Document passage
And perhaps it is fair to note that foreign affairs often aren’t central in New Zealand elections but (a) many of these issues aren’t about foreign affairs, but about how we govern ourselves, and (b) that isn’t always so (think of our past whether around nuclear ships, Springbok tours), and (c) on most reckonings the PRC is now a big and threatening presence on the world stage, and in many individual countries. Troubled as the US political system is, it is notable how different the tone of the comment – fact of the comment – is there, whether from Democrats or Republicans.
Our so-called leaders really are a shameful bunch, apparently more interested in keeping their heads in the sand (or those of the public) and keeping the deals and donations flowing, rather than evincing any interest in leading conversations about either emerging geopolitical risks, the nature and character of the PRC, and/or the PRC’s activities here. It should be sobering to recall the break-ins to Professor Brady’s home and office that happened during this parliamentary term. Both National and Labour set out to minimise the potential issue – other parties as bad – and now it seems to suit them for such events to be brushed over and forgotten.

Actions to take
(a) Answer these questions about the commentary on New Zealand politics and the PRC:
(i) What two past examples does it give of times when foreign affairs did matter?
(ii) Whose home and office were broken into during this parliamentary term?
(iii) Which two parties does it say set out to minimise the potential issue?
(b) Please recast the paragraph of the commentary on New Zealand politics and the PRC that begins "Our so-called leaders" as a short bulleted list that keeps its main points.
(c) Write the next part of the commentary on New Zealand politics and the PRC, picking up after its final sentence.

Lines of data
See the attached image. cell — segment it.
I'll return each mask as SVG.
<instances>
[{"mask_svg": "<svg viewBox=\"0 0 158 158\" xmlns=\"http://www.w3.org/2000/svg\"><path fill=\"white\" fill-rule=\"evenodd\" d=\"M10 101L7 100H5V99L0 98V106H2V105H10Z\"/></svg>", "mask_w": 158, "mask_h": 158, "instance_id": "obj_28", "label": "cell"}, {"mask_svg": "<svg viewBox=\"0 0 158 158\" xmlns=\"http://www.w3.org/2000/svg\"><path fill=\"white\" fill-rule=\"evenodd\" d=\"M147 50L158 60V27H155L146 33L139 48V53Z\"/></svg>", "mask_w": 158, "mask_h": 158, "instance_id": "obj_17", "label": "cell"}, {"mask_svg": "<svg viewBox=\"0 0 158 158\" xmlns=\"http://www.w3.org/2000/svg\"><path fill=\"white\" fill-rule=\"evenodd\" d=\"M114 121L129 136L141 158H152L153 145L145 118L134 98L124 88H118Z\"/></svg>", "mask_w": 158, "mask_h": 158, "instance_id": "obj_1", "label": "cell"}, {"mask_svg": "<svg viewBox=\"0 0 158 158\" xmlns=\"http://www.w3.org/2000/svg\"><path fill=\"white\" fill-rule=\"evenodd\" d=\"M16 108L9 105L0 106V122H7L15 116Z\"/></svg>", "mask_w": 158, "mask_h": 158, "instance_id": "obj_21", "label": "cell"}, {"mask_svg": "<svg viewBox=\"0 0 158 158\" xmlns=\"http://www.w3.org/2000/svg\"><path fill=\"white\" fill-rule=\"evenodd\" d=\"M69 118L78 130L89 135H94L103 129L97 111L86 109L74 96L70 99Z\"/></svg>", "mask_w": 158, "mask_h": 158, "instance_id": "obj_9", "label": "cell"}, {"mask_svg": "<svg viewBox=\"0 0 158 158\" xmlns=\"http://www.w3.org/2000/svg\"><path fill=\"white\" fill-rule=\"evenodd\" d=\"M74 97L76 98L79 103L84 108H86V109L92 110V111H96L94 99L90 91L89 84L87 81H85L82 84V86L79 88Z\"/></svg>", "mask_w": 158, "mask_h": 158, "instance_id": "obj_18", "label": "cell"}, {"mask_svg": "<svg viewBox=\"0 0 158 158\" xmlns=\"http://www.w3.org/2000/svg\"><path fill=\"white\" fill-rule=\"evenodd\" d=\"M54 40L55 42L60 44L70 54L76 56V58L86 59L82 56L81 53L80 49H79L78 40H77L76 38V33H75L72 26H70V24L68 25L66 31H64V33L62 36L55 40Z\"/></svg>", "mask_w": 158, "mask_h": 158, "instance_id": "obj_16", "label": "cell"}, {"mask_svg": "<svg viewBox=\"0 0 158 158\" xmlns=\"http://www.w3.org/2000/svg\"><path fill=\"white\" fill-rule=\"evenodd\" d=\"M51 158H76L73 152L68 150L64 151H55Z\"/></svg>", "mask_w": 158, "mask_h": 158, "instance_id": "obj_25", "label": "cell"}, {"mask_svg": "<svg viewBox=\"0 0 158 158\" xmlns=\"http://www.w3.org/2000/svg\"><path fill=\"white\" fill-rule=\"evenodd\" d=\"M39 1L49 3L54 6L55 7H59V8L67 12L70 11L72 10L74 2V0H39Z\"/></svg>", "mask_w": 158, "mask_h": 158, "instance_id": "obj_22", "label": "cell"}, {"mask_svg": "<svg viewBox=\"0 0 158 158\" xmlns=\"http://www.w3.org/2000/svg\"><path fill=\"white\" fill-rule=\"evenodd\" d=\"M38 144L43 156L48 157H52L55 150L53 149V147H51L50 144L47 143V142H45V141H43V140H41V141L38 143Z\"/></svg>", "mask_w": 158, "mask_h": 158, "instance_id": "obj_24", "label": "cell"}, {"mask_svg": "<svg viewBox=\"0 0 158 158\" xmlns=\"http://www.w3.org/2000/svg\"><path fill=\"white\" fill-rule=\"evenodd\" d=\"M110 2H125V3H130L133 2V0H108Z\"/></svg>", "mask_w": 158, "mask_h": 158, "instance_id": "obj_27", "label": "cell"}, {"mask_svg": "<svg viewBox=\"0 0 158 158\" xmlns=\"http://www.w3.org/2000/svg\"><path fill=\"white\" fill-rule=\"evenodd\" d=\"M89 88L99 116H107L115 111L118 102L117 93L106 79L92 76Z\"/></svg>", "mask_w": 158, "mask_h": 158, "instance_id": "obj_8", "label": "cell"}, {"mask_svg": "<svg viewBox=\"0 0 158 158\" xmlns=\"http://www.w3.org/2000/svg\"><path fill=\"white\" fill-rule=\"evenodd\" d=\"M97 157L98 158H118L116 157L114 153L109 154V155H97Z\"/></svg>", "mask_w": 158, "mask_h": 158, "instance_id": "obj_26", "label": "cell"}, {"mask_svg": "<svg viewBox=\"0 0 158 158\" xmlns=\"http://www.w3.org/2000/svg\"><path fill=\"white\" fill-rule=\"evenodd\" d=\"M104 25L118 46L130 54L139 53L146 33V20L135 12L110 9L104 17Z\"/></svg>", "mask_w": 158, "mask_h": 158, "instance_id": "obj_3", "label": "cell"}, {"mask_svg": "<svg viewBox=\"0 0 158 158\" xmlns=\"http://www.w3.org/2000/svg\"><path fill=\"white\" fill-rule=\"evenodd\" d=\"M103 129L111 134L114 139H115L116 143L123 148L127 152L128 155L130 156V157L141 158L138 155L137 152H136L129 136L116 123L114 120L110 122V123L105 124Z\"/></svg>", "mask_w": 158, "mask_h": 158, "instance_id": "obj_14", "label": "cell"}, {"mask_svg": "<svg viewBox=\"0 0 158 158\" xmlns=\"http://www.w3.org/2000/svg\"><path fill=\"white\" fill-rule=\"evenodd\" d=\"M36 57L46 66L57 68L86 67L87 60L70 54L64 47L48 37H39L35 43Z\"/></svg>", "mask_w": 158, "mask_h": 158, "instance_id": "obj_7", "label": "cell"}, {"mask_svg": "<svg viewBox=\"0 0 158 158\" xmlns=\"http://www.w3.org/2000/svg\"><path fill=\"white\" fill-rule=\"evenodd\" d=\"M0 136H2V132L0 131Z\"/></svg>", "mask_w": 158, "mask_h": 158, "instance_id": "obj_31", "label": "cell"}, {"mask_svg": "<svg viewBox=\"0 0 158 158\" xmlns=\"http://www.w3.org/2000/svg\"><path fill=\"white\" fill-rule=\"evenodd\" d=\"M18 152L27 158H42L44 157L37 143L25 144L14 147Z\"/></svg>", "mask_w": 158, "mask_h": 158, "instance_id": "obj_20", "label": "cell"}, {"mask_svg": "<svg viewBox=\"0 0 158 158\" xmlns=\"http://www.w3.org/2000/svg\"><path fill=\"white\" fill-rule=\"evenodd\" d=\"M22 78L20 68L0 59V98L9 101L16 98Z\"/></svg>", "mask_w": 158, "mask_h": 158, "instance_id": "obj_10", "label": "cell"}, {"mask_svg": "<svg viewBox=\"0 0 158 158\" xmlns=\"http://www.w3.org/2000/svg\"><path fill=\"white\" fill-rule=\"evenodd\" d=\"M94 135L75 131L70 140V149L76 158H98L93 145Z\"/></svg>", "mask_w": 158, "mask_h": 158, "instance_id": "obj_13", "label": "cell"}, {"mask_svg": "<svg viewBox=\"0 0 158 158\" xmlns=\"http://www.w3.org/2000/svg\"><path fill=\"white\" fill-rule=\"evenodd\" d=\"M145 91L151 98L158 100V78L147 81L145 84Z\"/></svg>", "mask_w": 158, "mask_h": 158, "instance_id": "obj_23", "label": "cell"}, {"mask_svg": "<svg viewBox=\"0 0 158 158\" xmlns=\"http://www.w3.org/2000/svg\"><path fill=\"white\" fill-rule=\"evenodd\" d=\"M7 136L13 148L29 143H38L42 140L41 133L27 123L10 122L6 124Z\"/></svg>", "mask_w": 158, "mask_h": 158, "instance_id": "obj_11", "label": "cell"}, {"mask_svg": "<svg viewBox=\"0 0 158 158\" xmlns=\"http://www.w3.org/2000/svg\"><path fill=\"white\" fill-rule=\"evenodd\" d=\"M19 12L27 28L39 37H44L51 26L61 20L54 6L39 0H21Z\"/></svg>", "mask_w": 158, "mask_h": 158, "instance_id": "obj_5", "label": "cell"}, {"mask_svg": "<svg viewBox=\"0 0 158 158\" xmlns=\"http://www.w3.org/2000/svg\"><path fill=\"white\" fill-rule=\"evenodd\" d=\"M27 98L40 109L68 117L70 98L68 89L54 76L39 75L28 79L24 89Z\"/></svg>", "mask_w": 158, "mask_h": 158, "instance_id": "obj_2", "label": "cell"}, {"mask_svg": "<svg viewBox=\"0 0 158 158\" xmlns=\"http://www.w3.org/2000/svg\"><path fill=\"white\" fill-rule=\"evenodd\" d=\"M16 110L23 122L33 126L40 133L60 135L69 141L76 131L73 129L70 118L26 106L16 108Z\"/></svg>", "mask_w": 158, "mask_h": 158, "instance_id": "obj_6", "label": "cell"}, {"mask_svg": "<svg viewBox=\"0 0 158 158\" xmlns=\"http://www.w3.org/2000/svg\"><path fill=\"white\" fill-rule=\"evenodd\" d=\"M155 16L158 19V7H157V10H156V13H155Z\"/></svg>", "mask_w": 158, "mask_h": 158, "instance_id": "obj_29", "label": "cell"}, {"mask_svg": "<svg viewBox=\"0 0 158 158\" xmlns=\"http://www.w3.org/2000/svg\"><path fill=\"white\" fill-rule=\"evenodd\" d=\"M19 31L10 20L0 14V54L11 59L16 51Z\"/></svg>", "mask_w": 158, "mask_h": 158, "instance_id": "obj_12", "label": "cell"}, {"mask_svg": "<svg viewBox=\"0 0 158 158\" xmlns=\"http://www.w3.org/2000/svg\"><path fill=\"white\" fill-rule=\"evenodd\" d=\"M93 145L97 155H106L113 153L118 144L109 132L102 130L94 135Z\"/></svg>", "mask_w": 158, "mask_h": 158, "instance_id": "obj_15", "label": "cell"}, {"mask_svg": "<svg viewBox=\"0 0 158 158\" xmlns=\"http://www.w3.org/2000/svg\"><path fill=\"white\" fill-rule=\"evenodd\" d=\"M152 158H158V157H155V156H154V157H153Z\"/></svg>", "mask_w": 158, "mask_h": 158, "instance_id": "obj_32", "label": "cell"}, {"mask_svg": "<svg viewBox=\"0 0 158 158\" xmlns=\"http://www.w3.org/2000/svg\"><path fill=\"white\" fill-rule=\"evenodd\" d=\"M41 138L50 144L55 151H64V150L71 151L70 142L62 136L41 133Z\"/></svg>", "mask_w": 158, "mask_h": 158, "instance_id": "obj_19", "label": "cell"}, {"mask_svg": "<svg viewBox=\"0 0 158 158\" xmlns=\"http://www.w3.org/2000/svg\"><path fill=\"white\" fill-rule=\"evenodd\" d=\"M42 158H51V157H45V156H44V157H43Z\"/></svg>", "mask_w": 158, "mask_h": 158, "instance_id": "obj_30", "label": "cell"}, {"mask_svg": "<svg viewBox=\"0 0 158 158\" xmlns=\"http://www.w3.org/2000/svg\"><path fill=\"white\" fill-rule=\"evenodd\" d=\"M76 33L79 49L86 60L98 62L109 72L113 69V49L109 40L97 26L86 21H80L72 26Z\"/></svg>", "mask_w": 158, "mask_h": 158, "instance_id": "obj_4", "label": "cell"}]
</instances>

Written answers
(a)
(i) Nuclear ships and Springbok tours.
(ii) Professor Brady's.
(iii) National and Labour.

(b)
- The country's leaders are called a shameful bunch who prefer to keep their own heads, or the public's, in the sand.
- They seem more interested in keeping deals and donations flowing than in leading conversations about emerging geopolitical risks, the nature and character of the PRC, or the PRC's activities in New Zealand.
- During this parliamentary term, Professor Brady's home and office were broken into.
- National and Labour set out to minimise the potential issue, and other parties were as bad.
- It now seems to suit them for such events to be brushed over and forgotten.

(c)
If the politicians are bad – and they are the ones who really matter, who vie to lead and who would like us to believe they have our long-term best interests at heart – the media is (with rare occasional exceptions) little better. It is pretty shameful all round. Beliefs and values that are worth their salt are worth paying a price for, but it isn’t clear that National or Labour (or, as far as I can tell, the rest) have any values worth the name when it comes to the most consequential evil regime now on the planet and its activities here and abroad. That is sad commentary on what New Zealand – once quite clear about its opposition to the Soviet Union or Nazi Germany, under parties of either stripe – has become.
For those with access, there was a good article in the Financial Times last week about coercive economic “diplomacy” by the PRC. The article was by New Zealander Jamil Anderlini, the FT’s Asia editor. He made the case for countries to stand, and work, together to resist the PRC’s attempts to use trade pressure countries – calling for a new and better United Front of democracies with common long-term interests in this area. Our politicians seem to think it is just to cower and defer to the regime, and do as little as possible to ever upset them (which only ever encourages thugs), rather than standing with other countries that share something rather closer to our values than National’s and Labour’s CCP friends do.